"OK. Well, hey, good race," the man said before walking off. Davidenko said that this has happened before. Team Novo Nordisk is, after all, the world's first all-diabetic professional cycling team.
"All respect to other teams, but what we do, we change people's lives," said Davidenko, a former cyclist who was born in the Republic of Georgia. "We inspire people with diabetes, and everything is possible, even with diabetes."
A team that began with a chance meeting between two diabetic cyclists has boomed into a professional organization with more than 100 riders, a developmental team, and a junior program. Rider Joe Eldridge and founder and CEO Phil Southerland, who both now live near the team's headquarters in Atlanta, had never met until they happened to enter the same race while in college. After Southerland won, Eldridge saw him checking his blood sugar. Until then, Eldridge didn't know there were other diabetic cyclists.
The two grew friendly, and on a 300-mile bike ride home for winter break from school, Southerland had a thought. Eldridge had improved his times steadily since meeting Southerland and taking control of his diabetes. His confidence grew. His attitude improved.
"So I just thought the bike would be a great platform to spread that message to other people," said Southerland, 31.

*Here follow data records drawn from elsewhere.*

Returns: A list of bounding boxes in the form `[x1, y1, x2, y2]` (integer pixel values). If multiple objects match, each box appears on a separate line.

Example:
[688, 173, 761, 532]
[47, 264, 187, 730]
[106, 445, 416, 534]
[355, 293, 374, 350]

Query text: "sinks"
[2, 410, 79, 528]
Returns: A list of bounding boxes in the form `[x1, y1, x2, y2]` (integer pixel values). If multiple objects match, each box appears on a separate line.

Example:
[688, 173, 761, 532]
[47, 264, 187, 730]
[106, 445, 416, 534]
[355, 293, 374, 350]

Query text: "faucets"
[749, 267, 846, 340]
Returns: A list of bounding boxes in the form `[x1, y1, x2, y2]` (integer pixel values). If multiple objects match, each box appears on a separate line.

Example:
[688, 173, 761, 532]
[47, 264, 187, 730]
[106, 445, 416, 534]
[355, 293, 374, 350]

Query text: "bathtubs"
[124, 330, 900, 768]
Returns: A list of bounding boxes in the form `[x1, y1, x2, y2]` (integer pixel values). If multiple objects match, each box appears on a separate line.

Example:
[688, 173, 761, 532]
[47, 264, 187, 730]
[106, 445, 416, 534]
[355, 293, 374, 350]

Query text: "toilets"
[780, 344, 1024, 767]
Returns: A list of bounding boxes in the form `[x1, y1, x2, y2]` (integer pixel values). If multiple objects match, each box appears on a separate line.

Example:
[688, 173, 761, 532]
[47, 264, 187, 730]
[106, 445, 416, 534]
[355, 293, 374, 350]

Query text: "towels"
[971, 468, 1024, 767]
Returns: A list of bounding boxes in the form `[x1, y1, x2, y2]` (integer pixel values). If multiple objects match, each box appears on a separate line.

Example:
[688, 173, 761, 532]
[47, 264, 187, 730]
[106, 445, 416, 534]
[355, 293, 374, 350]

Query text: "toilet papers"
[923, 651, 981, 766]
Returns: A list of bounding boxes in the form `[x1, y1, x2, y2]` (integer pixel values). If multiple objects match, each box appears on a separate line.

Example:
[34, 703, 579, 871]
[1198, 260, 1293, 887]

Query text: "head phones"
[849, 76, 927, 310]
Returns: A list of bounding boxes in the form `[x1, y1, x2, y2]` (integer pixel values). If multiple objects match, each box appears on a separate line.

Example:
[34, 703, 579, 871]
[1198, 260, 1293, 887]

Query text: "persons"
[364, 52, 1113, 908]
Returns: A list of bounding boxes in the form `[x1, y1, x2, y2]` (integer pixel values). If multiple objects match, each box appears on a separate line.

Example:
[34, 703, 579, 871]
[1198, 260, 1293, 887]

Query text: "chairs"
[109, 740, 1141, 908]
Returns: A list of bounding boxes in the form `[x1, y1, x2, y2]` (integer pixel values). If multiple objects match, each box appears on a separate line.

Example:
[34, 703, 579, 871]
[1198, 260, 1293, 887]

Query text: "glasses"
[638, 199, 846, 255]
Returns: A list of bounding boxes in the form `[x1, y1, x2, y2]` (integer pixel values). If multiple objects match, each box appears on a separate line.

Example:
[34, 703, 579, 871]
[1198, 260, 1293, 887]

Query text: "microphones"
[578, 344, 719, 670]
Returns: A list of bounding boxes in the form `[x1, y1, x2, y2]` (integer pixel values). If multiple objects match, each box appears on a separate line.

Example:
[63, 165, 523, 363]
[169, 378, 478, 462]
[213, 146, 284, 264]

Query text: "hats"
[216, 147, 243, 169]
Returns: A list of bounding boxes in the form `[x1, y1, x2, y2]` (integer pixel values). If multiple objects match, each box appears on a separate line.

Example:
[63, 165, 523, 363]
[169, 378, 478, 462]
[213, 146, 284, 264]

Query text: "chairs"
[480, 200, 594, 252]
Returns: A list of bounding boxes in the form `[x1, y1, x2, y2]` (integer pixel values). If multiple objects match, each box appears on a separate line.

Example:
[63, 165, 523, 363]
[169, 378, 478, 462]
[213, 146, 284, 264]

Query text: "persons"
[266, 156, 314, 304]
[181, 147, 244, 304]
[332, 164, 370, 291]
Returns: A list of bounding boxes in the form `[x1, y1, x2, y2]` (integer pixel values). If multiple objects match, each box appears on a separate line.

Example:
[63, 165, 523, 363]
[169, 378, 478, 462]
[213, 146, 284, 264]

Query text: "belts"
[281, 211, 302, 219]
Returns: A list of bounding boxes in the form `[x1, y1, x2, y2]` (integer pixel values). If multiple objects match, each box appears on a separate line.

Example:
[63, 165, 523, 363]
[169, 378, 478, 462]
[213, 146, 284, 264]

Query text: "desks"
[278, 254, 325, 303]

The next semester, Southerland developed a business plan in a management class. By 2006, the pair recruited six other diabetics to ride, nonstop in two groups of four, in the 3,053-mile Race Across America. They finished three minutes off the lead. The next year, they set a race record.
"All the people without diabetes couldn't beat us," Eldridge, 30, said. "And from there we said, What's the next biggest thing?
He answered himself: "The Tour de France."
Alexander Serebryakov won last year's TD Bank Cycling Championship with Team Type 1, which has since become Team Novo Nordisk.
It is in Division II, the second tier of professional teams. Its leaders have set a target date of 2021 to qualify for the Tour de France. It will be the 100th anniversary of the discovery of insulin.
The team faced several issues Sunday, but none involved diabetes. That's typical, and for Southerland, that's the whole point.
"Our gene pool has only survived for 92 years now," he said. "Who knows how many Tour de France super-athletic phenoms with diabetes didn't make it?"